Crystal methamphetamine will probably end up killing them both, just as it
will drastically lengthen the odds on her kids living into their teens.

The message Kerr and Long brought to the Family Violence 2003 conference
yesterday was that Edmonton's white-hot meth market is creating a growing
army of collateral victims - children, mostly.

They're getting beaten and neglected, they're having their lungs scorched
by toxic fumes and their brains turned to mush by the meth residue that
collects on their clothes, the carpets, the cutlery - everything.

"Take a look at this," said Kerr, pointing to a slide projection of a
crayon drawing a four-year-old Edmonton boy had made of daddy's kitchen
lab. He had it all down in detail, from the beaker on the stovetop to the
tubing.

"When we go into places where meth is being cooked, we're wearing full
contamination suits and breathing gear. And we're finding little kids,
living in all this," he said. "We've got to treat these kids like they're
contaminated, because they are, and everything they're wearing.
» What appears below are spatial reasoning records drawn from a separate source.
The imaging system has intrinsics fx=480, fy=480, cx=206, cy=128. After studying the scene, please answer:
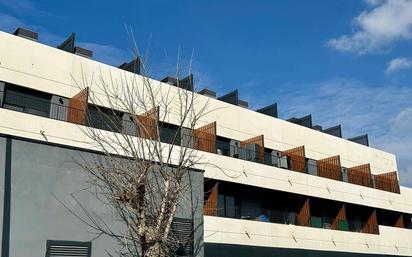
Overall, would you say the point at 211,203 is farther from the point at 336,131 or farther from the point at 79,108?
the point at 336,131

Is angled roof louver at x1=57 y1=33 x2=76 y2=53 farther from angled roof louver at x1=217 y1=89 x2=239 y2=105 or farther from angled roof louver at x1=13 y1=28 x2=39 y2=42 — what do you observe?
angled roof louver at x1=217 y1=89 x2=239 y2=105

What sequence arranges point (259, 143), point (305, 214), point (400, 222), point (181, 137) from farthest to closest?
point (400, 222), point (305, 214), point (259, 143), point (181, 137)

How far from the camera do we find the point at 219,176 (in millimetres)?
26688

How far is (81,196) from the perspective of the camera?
16328mm

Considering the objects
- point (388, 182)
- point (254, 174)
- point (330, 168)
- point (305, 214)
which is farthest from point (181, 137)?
point (388, 182)

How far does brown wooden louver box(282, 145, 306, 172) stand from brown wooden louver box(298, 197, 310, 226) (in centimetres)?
227

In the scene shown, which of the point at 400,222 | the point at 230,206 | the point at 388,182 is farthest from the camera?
the point at 400,222

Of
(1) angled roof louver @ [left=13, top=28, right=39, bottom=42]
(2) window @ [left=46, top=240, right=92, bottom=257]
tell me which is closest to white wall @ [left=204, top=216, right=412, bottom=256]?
(2) window @ [left=46, top=240, right=92, bottom=257]

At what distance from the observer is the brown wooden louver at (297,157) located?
3256cm

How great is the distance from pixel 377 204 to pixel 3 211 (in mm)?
29648

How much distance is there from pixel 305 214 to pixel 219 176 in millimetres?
7949

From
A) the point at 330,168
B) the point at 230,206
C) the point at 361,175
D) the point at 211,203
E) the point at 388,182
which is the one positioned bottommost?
the point at 211,203

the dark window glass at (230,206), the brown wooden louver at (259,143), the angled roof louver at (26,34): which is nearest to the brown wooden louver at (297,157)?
the brown wooden louver at (259,143)

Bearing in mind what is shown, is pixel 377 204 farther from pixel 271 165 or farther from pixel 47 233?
pixel 47 233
"We're seeing kids coming into hospital with chemical burns on their knees,
elbows and hands, from crawling around on carpets saturated with these
chemicals."

Meth's different from most drugs - it's almost as dangerous to make as it
is to take. There are two methods of manufacture - anhydrous ammonia and
red phosphorus - and they both involve a witch's brew of chemicals that are
either toxic, volatile, inflammable, caustic, or all of the above.

Childhood exposure to this stuff causes lifetime learning disabilities and
behavioural disorders - the sort of background you find overrepresented in
our nation's prisons.

How addictive is it? Heavy meth use causes the renal system to fail; the
body can't excrete the poison fast enough, so it starts to collect in
nodules under the skin.

Hardcore speeders have been known to cut these nodules open to get at the
drugs buried in their flesh.

If mommy's mining her own body to get a free hit, how much attention is she
paying to her kids? If she's addicted to a drug that's turning her mind to
jelly, how well will she cope when the baby's screaming?
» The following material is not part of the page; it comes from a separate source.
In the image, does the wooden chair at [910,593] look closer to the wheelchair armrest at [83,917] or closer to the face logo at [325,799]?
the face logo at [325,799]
"Meth doesn't make domestic violence. But it exaggerates the tendencies
that are already there," said Long. "Paranoia. Poor anger control."
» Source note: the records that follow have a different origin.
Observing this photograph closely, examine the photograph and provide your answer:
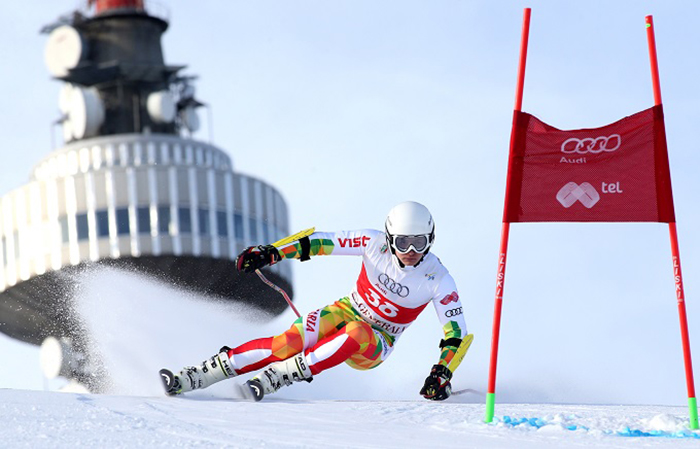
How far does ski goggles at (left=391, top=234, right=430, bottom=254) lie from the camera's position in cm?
898

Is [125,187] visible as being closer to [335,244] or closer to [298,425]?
[335,244]

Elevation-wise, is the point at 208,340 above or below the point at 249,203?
below

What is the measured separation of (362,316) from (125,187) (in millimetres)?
51794

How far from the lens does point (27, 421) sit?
6.86 m

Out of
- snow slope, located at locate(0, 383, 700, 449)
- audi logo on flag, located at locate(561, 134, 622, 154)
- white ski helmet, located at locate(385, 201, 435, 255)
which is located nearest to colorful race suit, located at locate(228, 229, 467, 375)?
white ski helmet, located at locate(385, 201, 435, 255)

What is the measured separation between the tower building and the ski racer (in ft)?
163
"With meth addicts, we see a much higher level of violence," said Kerr.
"The beatings get worse, and the abuser is convinced everyone's out to get
him."

The trick for social workers who deal with meth addicts is to recognize the
signs of addiction - the incoherence, the exhaustion, the suspicious flesh
wounds, the chemical reek that most people liken to cat urine - so they can
call cops for backup.

As for the labs themselves, Kerr and Long have one iron rule: if you see
one, get the hell away from it.

"Don't go near it. Evacuate everyone from the area and call 911. Don't try
to shut it down," said Kerr. "These things generate toxic gas, they catch
fire, they explode.

"You know one way the narcotics cops have of figuring out where the meth
lab is on a street? If they see a lot of dopers going outside to have a
cigarette, they know which door to knock on."